Much as before, take $h_1(x,y)=x-c_1$, $h_2(x,y)=x-c_2$, $g_1(x,y)=g_2(x,y)=\max{\{0,x\}}$ for all $x\in X$, $y\in Y$. Then $\max{\{\|g_1-g_2\|,\|h_1-h_2\|\}}=|c_1-c_2|$, but $\|g_1(h_1(x_1,y_1),z)+g_2(h_2(x_2,y_2),z)-g_1(h_1(x_2,y_2),z)-g_2(h_2(x_1,y_1),z)\|=\|x_1-x_2\|$ for $x_1,x_2\in(\min{\{c_1,c_2\}},\max{\{c_1,c_2\}})$.

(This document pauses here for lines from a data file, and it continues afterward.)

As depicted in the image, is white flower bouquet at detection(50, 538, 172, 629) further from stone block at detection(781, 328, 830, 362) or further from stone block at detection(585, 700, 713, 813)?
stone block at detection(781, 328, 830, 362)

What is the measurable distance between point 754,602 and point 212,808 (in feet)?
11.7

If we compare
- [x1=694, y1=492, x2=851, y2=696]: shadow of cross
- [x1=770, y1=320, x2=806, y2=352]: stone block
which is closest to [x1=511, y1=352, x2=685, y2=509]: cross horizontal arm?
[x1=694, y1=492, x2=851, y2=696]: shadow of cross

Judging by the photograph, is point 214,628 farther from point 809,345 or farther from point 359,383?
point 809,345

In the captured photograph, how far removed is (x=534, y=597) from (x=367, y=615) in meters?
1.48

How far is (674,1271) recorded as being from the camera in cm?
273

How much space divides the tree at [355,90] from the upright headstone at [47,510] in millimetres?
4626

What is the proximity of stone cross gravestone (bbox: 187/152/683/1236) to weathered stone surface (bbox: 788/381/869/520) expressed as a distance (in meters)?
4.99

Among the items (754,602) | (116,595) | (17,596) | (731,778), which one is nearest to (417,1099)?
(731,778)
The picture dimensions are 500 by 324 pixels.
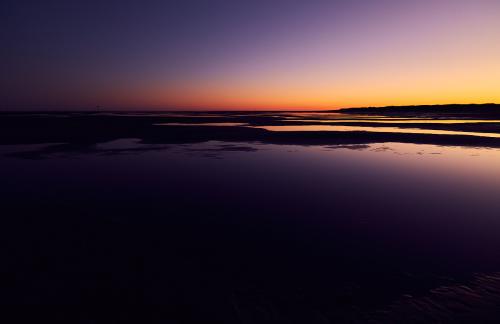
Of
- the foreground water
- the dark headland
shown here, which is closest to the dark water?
the foreground water

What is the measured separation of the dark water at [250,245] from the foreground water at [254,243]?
0.10 feet

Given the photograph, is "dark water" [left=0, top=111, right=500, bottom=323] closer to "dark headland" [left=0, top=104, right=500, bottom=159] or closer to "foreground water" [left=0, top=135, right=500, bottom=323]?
"foreground water" [left=0, top=135, right=500, bottom=323]

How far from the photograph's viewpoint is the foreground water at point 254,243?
465 cm

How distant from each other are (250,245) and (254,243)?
133 mm

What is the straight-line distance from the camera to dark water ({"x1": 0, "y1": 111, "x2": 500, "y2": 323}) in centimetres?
460

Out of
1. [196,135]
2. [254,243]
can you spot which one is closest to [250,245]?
[254,243]

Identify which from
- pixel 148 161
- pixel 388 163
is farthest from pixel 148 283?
pixel 388 163

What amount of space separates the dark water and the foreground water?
3 cm

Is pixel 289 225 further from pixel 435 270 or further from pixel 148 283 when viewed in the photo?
pixel 148 283

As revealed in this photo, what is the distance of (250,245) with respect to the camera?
21.8 feet

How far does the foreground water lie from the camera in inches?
183

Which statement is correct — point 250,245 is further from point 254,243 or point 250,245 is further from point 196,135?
point 196,135

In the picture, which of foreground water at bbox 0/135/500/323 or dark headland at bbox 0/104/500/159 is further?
dark headland at bbox 0/104/500/159

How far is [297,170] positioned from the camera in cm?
1449
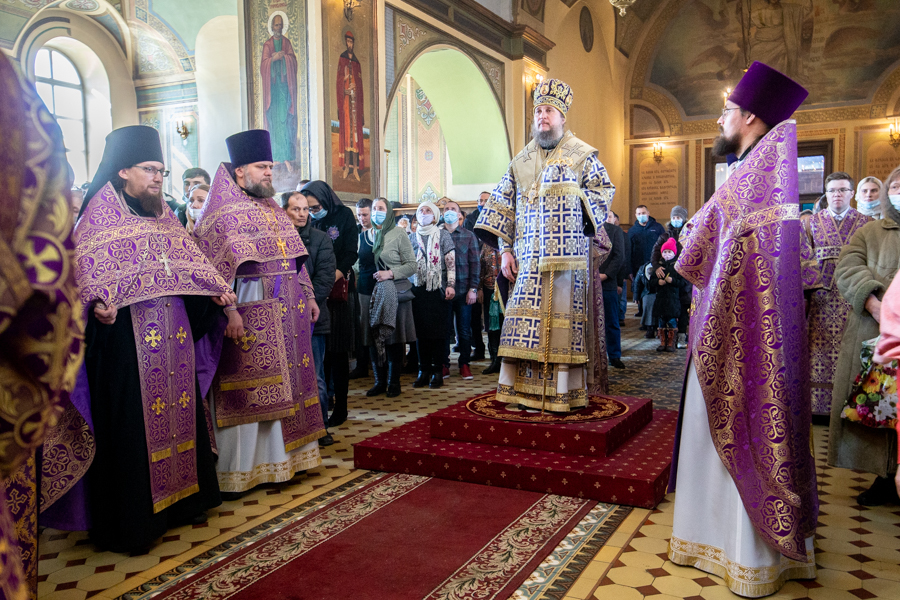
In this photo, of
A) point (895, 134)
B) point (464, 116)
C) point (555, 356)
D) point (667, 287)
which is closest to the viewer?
point (555, 356)

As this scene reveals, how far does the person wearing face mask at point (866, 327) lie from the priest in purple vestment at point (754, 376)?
1.09 m

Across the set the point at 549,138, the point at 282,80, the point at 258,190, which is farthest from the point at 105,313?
the point at 282,80

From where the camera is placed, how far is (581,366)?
4.50m

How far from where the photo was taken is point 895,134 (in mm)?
16094

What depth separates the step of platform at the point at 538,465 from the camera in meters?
3.64

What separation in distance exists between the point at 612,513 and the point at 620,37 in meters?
16.6

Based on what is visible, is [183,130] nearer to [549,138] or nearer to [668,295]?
[668,295]

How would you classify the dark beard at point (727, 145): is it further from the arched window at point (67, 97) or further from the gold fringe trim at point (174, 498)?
the arched window at point (67, 97)

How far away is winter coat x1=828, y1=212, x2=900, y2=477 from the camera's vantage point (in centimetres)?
358

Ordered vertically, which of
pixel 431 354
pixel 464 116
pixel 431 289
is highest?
pixel 464 116

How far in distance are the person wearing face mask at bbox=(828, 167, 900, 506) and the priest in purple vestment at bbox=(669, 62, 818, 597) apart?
1090mm

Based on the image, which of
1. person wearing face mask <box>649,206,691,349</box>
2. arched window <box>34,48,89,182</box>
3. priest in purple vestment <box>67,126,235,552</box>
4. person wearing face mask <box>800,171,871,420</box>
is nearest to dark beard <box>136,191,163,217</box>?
priest in purple vestment <box>67,126,235,552</box>

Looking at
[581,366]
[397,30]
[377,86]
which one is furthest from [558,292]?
[397,30]

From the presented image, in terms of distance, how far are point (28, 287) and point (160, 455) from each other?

Note 5: This question relates to my previous question here: "Doubly Lipschitz" functions
The older question can be viewed as a simplification of this one, but does not directly give an answer. (I was hoping for inspiration for the harder question. I now think I'm better off just asking the real question!)